- [REQUEST]: Exact reproduction of the data is required, with images excluded.

Entries on spatial positioning
=====

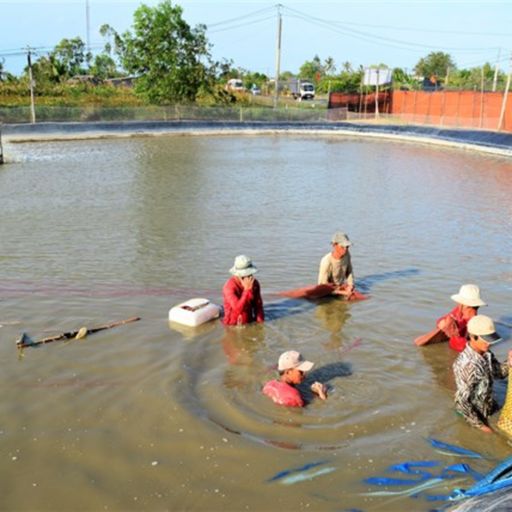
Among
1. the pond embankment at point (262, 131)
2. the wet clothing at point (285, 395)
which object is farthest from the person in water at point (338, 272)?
the pond embankment at point (262, 131)

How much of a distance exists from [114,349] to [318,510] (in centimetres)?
405

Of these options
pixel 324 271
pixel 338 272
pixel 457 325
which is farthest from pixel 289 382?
pixel 338 272

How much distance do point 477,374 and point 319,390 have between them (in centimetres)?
177

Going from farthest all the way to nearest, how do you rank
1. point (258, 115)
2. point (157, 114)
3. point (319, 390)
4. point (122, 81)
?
point (122, 81), point (258, 115), point (157, 114), point (319, 390)

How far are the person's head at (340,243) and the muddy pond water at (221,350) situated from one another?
0.96 meters

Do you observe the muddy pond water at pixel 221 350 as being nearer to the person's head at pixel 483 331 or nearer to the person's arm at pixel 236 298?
the person's arm at pixel 236 298

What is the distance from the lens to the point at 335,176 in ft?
83.1

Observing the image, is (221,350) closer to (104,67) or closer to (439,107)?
(439,107)

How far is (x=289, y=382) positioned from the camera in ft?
21.9

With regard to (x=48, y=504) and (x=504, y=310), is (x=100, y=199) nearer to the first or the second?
(x=504, y=310)

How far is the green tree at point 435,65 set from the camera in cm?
9456

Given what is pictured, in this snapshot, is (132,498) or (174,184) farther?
(174,184)

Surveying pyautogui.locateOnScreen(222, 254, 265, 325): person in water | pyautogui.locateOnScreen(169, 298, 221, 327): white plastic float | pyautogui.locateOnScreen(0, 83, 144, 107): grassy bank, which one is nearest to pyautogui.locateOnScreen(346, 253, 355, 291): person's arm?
pyautogui.locateOnScreen(222, 254, 265, 325): person in water

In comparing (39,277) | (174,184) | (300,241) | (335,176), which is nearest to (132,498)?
(39,277)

=====

- [ANSWER TO THE PROBLEM]:
Among
1. the pond embankment at point (262, 131)
2. the wet clothing at point (285, 395)
which object is farthest from the person in water at point (338, 272)?
the pond embankment at point (262, 131)

How much of a distance exists from [114,349] to [318,510] (in centimetres)?
405

Of these options
pixel 324 271
pixel 338 272
pixel 457 325
which is farthest from pixel 289 382?
pixel 338 272

How much distance do point 477,374 and point 319,390 have between them (in centimetres)?
177

Going from farthest all the way to nearest, how do you rank
1. point (258, 115)
2. point (157, 114)
3. point (319, 390)
4. point (122, 81)
?
point (122, 81), point (258, 115), point (157, 114), point (319, 390)

How far are the person's head at (340,243) and the muddy pond water at (221,350) situated from one another?
0.96 meters

Do you observe the muddy pond water at pixel 221 350 as being nearer to the person's head at pixel 483 331 or nearer to the person's arm at pixel 236 298?
the person's arm at pixel 236 298

What is the distance from the lens to the point at 335,176 in ft?
83.1

Observing the image, is (221,350) closer to (104,67) or closer to (439,107)?
(439,107)

How far is (x=289, y=382) positioned from the camera in ft?
21.9

With regard to (x=48, y=504) and (x=504, y=310), is (x=100, y=199) nearer to the first or the second?
(x=504, y=310)

How far is the green tree at point 435,65 set from the camera in cm?
9456

Given what is pictured, in this snapshot, is (132,498) or (174,184) farther?
(174,184)

Surveying pyautogui.locateOnScreen(222, 254, 265, 325): person in water | pyautogui.locateOnScreen(169, 298, 221, 327): white plastic float | pyautogui.locateOnScreen(0, 83, 144, 107): grassy bank, which one is nearest to pyautogui.locateOnScreen(346, 253, 355, 291): person's arm?
pyautogui.locateOnScreen(222, 254, 265, 325): person in water

In comparing (39,277) | (174,184) | (300,241) | (335,176), which is nearest to (132,498)?
(39,277)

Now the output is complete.